Hello and welcome to this week’s edition of Overbit’s Weekly Round Up.
In a breaking story on Wednesday, 25 August, CNBC reported that the media company interviewed Coinbase consumers around the country and that Coinbase was discovered to have hundreds of customer complaints.
Reports show that since 2016, Coinbase customers have submitted over 11,000 complaints with the Federal Trade Commission and the Consumer Financial Protection Bureau, most of which have been over customer service.

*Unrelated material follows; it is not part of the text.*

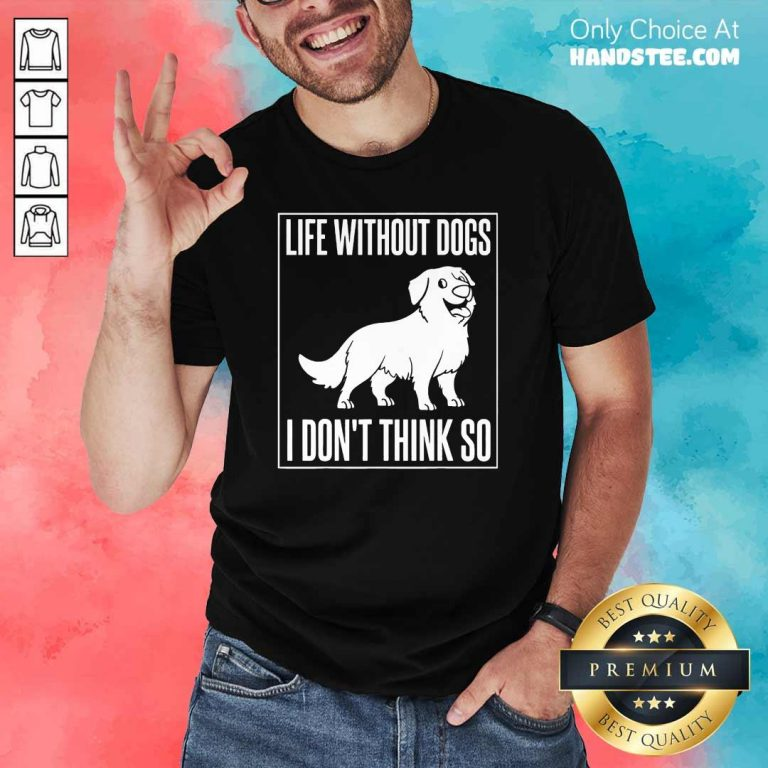 Happy Dogs I Dont Think So 1 Shirt - Design By Handstee.com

Many customers complain it’s difficult to reach employees and haven’t been compensated for their losses because Coinbase’s customer service is mainly via email.
Interviews with Coinbase consumers around the country, as well as an analysis of thousands of complaints, reveal a pattern of account takeovers, in which users’ funds mysteriously vanish from their accounts, followed by poor customer service from Coinbase, leaving them feeling betrayed and outraged.
In March, the Better Business Bureau decided that Coinbase has a “pattern of complaints from consumers who allege they are locked out of their accounts, even after providing required information or updates,” after reviewing the company’s complaints. According to the organisation’s website, it has received 1,128 complaints in the last three years.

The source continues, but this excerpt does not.